On August 3rd, 1968, in the A Shau Valley, his six-man recon team’s patrol was attacked by a numerically superior enemy force firing automatic weapons and grenade launchers. Surrounded and overrun by enemy NVA soldiers, the firefight became so intense that the team leader called an F-4 airstrike directly on their own position to break the contact. One of his team members was severely wounded and as the team’s medic, Sp4 Walton fought off the enemy while rendering life-saving medical treatment to the casualty. Later, when a grenade exploded inside the team’s defensive perimeter and temporarily incapacitated the team leader, Sp4 Walton assumed the job of directing airstrikes on the attackers. Although under constant and ravaging enemy fire, Sp4c Walton then administered aid to the casualties suffered as the battle continued.

Three rescue choppers were alerted to extract the group. The first to arrive was an H-34 KingBee rescue helicopter, piloted by South Vietnamese Airforce Captain Thinh Dinh, to pick up the most seriously wounded. Walton carried the wounded team members through continuing enemy fire to the waiting ship. Bullets clanged off the chopper and whizzed by their bodies. After loading it up and watching it successfully lift off under heavy gunfire, Walton was told over the radio that the second and third helicopters were not coming as the landing zone (LZ) was too overrun by the enemy (hot).

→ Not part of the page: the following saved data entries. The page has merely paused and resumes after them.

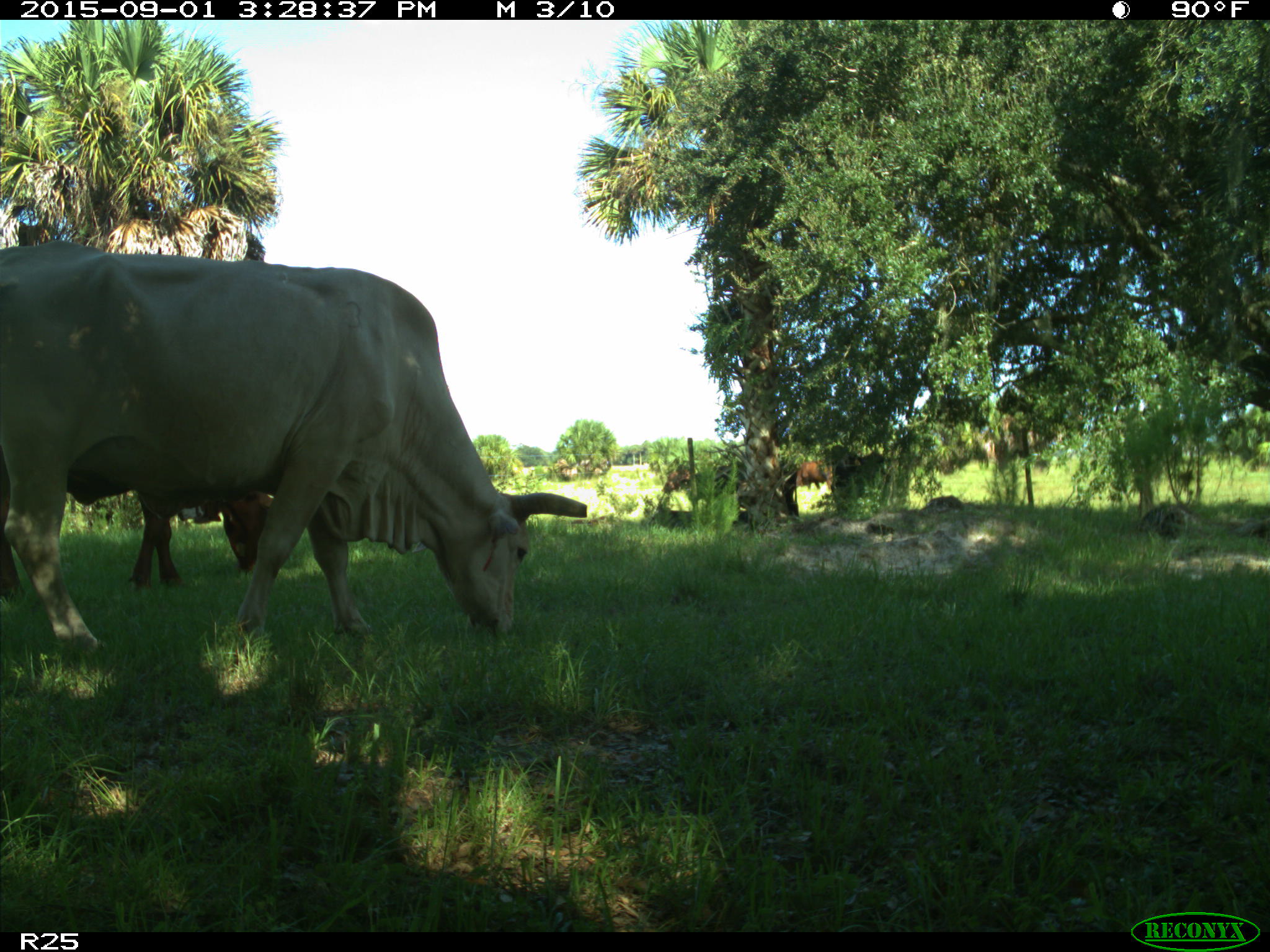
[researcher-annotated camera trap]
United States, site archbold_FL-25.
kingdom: Animalia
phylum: Chordata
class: Mammalia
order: Artiodactyla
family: Bovidae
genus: Bos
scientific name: Bos taurus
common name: domestic cow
Bos taurus (domestic cow).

Captain Thinh, after hearing of the cancellation of the other rescue ships, dove his chopper back down and landed it back to within mere feet of Walton, who was fighting for his life in the clearing. The last remaining team members climbed aboard while the enemy ran towards their helicopter, firing with automatic weapons. With the entire team loaded, the weight was too much to take off so Thinh lifted the back wheel off the ground and started rolling his helicopter downhill, gaining as much speed as possible. At the last possible moment, Thinh nursed the aging KingBee over the trees. Walton’s determination to get his teammates out of harm’s way earned him the Silver Star, the nation’s third-highest award for valor. Specialist Fourth Class Walton’s gallantry in action was in keeping with the highest traditions of the military service and reflect great credit upon himself, his unit, and the United States Army.
John T. Walton died on June 27, 2005, when his custom-built experimental plane crashed in Grand Teton National Park in Wyoming. He was 58 years old. An investigation determined that loose flight control components were the cause of the fatal accident. Walton left behind a wife, Christy, and son, Lukas.

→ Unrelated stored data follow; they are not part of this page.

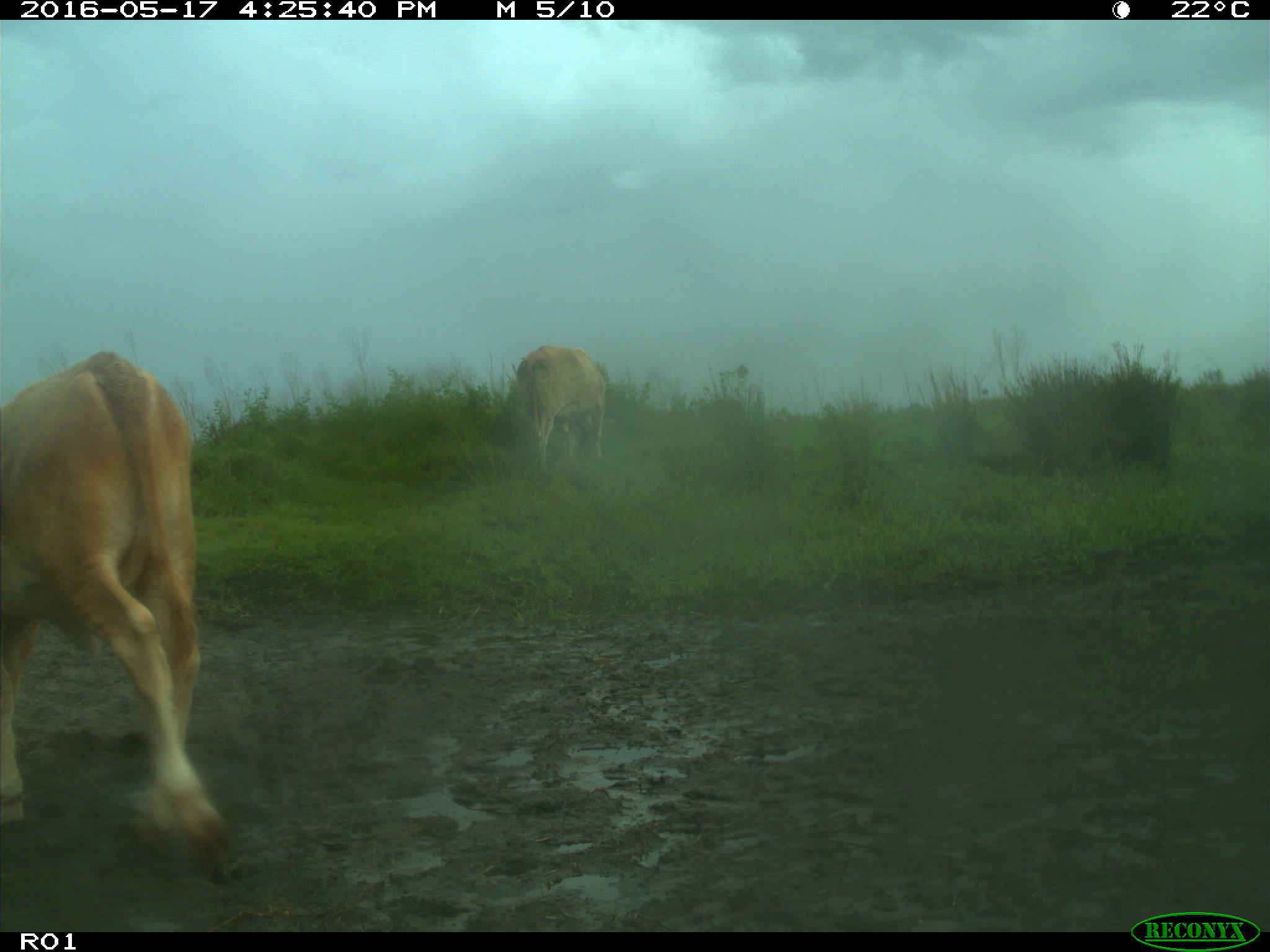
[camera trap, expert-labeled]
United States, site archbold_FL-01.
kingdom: Animalia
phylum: Chordata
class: Mammalia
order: Artiodactyla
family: Bovidae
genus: Bos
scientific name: Bos taurus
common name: domestic cow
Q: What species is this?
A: Bos taurus (domestic cow).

Though Walton’s name will always be immediately recognized as the heir to the Walmart empire (at one point, he was the 11th richest man in the world, worth an estimated $18.2 billion), his legacy is also forever tied to MACV-SOG. Two years before his unfortunate death, Walton chartered his private jet to pick up Thinh Dinh and his family, whom he had stayed in touch with after serving together over three decades prior. They reunited in Las Vegas, never forgetting the lasting bonds forged in war.